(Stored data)
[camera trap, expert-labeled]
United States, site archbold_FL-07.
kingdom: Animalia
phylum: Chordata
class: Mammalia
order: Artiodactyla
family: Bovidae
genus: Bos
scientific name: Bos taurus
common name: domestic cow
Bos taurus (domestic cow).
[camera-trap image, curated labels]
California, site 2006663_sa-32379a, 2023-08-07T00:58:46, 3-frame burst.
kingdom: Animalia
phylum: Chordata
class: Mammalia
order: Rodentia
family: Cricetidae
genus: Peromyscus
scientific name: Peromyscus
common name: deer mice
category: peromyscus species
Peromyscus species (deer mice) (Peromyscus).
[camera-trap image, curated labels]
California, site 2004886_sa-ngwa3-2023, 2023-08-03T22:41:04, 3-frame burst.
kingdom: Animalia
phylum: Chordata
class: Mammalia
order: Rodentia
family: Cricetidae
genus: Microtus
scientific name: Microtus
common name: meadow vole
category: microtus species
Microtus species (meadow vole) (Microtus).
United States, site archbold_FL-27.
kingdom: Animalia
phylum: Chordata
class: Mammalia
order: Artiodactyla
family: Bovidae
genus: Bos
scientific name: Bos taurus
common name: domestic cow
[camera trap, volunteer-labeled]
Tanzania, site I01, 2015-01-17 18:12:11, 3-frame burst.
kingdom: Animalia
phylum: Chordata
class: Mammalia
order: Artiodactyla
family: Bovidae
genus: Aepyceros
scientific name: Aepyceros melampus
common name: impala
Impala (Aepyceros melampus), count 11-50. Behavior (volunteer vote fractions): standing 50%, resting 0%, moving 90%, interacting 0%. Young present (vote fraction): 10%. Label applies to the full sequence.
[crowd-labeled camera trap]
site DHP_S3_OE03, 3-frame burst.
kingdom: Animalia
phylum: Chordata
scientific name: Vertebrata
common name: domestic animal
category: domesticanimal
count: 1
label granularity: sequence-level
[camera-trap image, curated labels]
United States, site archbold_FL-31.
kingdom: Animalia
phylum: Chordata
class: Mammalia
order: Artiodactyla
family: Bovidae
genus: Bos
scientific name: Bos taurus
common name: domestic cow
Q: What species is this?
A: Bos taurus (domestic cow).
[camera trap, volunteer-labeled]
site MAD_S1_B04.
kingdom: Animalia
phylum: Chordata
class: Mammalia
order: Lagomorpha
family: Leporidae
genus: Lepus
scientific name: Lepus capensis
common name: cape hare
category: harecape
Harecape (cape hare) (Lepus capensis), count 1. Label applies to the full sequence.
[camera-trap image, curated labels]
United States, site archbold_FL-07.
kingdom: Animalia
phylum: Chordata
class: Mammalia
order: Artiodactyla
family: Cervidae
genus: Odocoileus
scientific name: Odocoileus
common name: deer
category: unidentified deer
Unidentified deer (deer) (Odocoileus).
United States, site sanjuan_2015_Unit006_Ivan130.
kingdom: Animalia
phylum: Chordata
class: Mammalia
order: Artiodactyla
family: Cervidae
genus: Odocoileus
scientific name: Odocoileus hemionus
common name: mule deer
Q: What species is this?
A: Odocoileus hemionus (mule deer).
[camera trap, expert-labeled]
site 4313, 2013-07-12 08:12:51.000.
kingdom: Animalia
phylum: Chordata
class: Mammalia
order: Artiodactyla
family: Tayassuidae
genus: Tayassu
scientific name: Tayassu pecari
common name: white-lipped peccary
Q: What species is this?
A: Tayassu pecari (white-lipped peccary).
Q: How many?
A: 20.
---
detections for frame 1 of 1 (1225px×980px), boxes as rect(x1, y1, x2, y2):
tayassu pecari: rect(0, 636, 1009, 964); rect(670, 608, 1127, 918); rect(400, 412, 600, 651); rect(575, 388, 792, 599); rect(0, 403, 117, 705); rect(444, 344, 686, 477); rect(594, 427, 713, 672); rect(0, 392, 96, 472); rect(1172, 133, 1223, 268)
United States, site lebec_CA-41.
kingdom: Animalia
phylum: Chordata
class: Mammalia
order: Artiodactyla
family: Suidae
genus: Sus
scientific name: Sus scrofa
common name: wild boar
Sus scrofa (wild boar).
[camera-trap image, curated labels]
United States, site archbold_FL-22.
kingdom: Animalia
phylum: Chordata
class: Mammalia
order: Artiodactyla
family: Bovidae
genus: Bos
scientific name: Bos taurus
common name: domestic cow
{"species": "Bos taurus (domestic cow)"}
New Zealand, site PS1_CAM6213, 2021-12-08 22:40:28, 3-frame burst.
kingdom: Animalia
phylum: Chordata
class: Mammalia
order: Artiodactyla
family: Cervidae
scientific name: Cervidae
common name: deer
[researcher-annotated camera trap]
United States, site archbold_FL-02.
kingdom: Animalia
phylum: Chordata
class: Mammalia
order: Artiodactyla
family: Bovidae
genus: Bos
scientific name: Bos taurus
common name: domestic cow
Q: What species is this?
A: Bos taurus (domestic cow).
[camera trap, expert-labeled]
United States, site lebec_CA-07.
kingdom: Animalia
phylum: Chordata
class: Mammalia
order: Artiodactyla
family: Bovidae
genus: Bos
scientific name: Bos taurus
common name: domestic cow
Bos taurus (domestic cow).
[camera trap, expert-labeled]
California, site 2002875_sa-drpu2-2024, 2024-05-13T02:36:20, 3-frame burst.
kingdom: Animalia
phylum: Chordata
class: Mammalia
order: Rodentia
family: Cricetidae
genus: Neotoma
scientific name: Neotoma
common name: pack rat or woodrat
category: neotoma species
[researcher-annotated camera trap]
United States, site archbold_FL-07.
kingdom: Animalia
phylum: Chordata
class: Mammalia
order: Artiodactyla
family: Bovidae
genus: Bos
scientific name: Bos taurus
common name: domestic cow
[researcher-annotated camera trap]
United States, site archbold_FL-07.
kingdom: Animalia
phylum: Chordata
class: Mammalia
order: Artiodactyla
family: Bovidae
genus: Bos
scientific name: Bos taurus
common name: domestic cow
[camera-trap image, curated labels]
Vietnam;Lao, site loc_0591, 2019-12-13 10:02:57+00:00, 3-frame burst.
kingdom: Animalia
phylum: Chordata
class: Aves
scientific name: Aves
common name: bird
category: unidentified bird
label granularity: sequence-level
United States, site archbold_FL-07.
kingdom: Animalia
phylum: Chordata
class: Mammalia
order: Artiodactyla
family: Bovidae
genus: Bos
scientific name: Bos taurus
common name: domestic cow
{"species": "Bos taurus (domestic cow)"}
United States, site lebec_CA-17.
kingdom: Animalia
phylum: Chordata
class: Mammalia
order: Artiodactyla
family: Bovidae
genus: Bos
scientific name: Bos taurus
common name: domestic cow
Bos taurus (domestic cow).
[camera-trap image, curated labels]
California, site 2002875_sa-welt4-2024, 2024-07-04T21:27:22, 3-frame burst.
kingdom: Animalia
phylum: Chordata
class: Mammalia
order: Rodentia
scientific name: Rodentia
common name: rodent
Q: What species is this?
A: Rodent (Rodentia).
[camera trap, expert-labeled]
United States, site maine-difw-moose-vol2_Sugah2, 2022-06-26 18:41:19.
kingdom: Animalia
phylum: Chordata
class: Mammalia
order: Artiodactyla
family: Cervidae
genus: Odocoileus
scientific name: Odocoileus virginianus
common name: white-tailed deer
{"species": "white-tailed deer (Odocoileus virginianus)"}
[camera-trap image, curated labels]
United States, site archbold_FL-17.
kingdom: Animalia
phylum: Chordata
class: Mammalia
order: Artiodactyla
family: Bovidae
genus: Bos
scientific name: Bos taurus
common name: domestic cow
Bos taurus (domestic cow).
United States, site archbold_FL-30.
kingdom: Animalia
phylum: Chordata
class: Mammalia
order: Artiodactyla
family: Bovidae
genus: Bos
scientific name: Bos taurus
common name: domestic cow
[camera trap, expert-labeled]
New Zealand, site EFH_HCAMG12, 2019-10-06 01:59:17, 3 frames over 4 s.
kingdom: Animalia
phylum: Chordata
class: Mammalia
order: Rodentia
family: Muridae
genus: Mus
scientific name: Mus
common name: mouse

WORK TO BE COMPLETED: In the data above, repeat exactly each line from the first through the line that contains "scientific name: Vertebrata", and give nothing else.

ANSWER SECTION:
[camera trap, expert-labeled]
United States, site archbold_FL-07.
kingdom: Animalia
phylum: Chordata
class: Mammalia
order: Artiodactyla
family: Bovidae
genus: Bos
scientific name: Bos taurus
common name: domestic cow
Bos taurus (domestic cow).
[camera-trap image, curated labels]
California, site 2006663_sa-32379a, 2023-08-07T00:58:46, 3-frame burst.
kingdom: Animalia
phylum: Chordata
class: Mammalia
order: Rodentia
family: Cricetidae
genus: Peromyscus
scientific name: Peromyscus
common name: deer mice
category: peromyscus species
Peromyscus species (deer mice) (Peromyscus).
[camera-trap image, curated labels]
California, site 2004886_sa-ngwa3-2023, 2023-08-03T22:41:04, 3-frame burst.
kingdom: Animalia
phylum: Chordata
class: Mammalia
order: Rodentia
family: Cricetidae
genus: Microtus
scientific name: Microtus
common name: meadow vole
category: microtus species
Microtus species (meadow vole) (Microtus).
United States, site archbold_FL-27.
kingdom: Animalia
phylum: Chordata
class: Mammalia
order: Artiodactyla
family: Bovidae
genus: Bos
scientific name: Bos taurus
common name: domestic cow
[camera trap, volunteer-labeled]
Tanzania, site I01, 2015-01-17 18:12:11, 3-frame burst.
kingdom: Animalia
phylum: Chordata
class: Mammalia
order: Artiodactyla
family: Bovidae
genus: Aepyceros
scientific name: Aepyceros melampus
common name: impala
Impala (Aepyceros melampus), count 11-50. Behavior (volunteer vote fractions): standing 50%, resting 0%, moving 90%, interacting 0%. Young present (vote fraction): 10%. Label applies to the full sequence.
[crowd-labeled camera trap]
site DHP_S3_OE03, 3-frame burst.
kingdom: Animalia
phylum: Chordata
scientific name: Vertebrata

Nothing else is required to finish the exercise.